* Work to do
Reproduce verbatim the lines from the one with "What is the physical" up to and including the one with "91.3 inches", and output nothing else from the items.

* Records of scene-based questions
——
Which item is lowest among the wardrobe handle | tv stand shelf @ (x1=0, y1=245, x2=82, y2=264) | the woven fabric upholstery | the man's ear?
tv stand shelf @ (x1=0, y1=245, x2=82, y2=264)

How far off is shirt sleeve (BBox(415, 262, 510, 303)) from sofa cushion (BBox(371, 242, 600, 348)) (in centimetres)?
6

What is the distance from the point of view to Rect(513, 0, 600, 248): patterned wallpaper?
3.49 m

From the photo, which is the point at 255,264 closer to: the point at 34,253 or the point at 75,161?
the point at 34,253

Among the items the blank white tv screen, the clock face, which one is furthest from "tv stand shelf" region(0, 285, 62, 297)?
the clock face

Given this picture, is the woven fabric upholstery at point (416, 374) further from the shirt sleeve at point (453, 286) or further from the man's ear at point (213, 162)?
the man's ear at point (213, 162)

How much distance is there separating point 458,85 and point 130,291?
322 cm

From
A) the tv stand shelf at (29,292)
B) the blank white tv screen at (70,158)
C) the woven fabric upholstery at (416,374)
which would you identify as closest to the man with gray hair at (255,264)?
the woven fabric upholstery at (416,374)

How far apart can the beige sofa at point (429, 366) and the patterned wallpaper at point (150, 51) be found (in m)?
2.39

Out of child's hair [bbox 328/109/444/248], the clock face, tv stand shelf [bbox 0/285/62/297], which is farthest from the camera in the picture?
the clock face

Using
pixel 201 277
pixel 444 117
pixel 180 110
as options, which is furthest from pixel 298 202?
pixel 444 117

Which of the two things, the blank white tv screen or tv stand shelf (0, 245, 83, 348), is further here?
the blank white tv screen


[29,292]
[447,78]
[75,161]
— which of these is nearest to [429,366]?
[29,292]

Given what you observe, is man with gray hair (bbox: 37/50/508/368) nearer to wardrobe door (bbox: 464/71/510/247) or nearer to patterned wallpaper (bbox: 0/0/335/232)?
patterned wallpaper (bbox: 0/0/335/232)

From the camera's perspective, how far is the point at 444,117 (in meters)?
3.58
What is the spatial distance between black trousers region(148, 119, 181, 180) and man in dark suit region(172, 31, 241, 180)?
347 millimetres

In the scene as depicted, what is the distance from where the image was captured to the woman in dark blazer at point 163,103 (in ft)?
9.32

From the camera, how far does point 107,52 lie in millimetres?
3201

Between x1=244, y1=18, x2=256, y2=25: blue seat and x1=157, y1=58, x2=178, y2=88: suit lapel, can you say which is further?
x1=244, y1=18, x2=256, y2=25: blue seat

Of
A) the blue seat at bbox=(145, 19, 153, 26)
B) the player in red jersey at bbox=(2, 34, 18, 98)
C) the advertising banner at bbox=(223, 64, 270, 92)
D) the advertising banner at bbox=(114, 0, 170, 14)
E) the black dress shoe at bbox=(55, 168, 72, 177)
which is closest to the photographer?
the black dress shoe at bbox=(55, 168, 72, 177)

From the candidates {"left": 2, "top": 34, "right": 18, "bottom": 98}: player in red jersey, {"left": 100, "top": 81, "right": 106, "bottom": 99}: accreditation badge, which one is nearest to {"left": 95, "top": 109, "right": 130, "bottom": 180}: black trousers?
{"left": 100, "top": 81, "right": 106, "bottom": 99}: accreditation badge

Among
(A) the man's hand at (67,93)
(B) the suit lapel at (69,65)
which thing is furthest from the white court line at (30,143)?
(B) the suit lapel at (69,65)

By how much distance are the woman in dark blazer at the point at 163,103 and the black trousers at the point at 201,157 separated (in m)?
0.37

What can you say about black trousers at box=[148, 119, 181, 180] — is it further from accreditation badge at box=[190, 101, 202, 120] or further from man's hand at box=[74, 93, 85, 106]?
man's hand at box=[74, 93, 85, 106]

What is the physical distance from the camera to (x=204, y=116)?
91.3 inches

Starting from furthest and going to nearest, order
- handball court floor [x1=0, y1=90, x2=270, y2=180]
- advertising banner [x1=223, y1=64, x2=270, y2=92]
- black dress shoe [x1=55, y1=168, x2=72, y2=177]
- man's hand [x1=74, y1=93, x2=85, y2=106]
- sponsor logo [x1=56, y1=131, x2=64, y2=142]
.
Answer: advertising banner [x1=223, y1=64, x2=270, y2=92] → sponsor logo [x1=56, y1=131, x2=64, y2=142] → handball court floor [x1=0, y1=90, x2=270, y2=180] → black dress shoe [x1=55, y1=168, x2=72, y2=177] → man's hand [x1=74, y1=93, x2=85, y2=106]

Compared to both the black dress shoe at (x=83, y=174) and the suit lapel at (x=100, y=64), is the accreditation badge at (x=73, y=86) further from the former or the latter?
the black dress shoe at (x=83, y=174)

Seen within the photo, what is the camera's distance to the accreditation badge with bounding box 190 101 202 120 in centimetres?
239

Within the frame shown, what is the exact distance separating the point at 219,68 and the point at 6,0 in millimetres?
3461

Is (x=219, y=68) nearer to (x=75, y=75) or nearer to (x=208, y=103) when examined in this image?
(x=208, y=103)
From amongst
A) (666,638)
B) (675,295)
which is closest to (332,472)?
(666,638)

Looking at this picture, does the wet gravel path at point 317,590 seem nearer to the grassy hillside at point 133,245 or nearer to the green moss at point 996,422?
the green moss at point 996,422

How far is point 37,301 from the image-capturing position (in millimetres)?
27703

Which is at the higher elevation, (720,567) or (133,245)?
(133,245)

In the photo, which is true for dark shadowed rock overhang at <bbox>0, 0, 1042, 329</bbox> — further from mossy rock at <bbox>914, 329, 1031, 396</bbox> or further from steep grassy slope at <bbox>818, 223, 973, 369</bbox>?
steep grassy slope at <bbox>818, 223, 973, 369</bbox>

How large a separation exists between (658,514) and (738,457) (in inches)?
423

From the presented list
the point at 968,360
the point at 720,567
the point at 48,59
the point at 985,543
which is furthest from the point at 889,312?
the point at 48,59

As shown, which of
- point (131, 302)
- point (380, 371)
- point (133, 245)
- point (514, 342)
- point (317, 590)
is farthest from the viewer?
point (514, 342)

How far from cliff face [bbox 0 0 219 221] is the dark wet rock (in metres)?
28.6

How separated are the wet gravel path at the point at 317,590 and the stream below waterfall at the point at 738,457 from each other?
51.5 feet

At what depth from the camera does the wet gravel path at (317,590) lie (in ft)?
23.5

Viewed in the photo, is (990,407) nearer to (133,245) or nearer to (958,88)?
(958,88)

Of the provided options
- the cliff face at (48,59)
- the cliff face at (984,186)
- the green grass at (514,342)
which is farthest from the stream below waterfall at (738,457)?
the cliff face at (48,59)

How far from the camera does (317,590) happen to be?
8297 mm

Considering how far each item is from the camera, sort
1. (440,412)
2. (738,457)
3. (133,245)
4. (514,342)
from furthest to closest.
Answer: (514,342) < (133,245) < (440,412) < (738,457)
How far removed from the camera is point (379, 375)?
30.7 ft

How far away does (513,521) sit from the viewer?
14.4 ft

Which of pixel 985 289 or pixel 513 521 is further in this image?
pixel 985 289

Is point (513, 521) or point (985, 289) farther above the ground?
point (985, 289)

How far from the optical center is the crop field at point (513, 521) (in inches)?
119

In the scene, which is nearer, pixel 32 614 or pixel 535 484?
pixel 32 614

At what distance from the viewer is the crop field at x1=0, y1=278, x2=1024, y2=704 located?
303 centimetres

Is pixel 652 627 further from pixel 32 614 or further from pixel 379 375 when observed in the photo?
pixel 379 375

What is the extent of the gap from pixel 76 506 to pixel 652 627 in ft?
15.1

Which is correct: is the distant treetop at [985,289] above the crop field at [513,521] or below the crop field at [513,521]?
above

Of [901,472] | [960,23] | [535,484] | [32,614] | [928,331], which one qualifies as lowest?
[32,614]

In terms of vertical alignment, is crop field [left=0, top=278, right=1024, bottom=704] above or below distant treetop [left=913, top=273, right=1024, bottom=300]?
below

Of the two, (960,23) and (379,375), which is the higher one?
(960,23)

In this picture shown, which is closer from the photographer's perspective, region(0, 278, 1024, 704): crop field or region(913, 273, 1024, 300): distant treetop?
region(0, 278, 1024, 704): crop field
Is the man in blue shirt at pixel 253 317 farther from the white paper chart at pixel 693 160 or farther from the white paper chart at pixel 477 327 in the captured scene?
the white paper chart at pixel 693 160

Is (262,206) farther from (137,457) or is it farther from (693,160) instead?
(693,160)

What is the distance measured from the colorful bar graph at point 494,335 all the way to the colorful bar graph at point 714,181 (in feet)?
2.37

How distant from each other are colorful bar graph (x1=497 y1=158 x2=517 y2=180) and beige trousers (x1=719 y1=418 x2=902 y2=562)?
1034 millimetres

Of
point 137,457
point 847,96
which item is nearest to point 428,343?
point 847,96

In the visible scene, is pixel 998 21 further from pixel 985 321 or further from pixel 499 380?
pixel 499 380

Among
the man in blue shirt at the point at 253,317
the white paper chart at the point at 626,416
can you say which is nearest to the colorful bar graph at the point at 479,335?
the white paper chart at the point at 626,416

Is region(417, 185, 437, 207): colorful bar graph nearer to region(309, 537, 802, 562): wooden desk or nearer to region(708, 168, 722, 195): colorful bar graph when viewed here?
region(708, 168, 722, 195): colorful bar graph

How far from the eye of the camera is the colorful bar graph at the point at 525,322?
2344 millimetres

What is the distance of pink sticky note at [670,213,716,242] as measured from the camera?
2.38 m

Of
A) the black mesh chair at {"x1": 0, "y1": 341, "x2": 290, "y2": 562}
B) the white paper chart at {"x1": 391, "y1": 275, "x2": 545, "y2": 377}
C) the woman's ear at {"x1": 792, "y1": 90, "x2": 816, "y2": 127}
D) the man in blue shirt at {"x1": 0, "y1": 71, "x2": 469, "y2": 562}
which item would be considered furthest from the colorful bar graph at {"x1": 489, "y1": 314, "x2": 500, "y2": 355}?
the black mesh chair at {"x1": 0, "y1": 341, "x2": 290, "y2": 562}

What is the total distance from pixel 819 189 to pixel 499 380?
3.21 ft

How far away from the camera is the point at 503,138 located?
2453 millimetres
——
* Full output
What is the physical distance from the camera to (x=204, y=116)?
91.3 inches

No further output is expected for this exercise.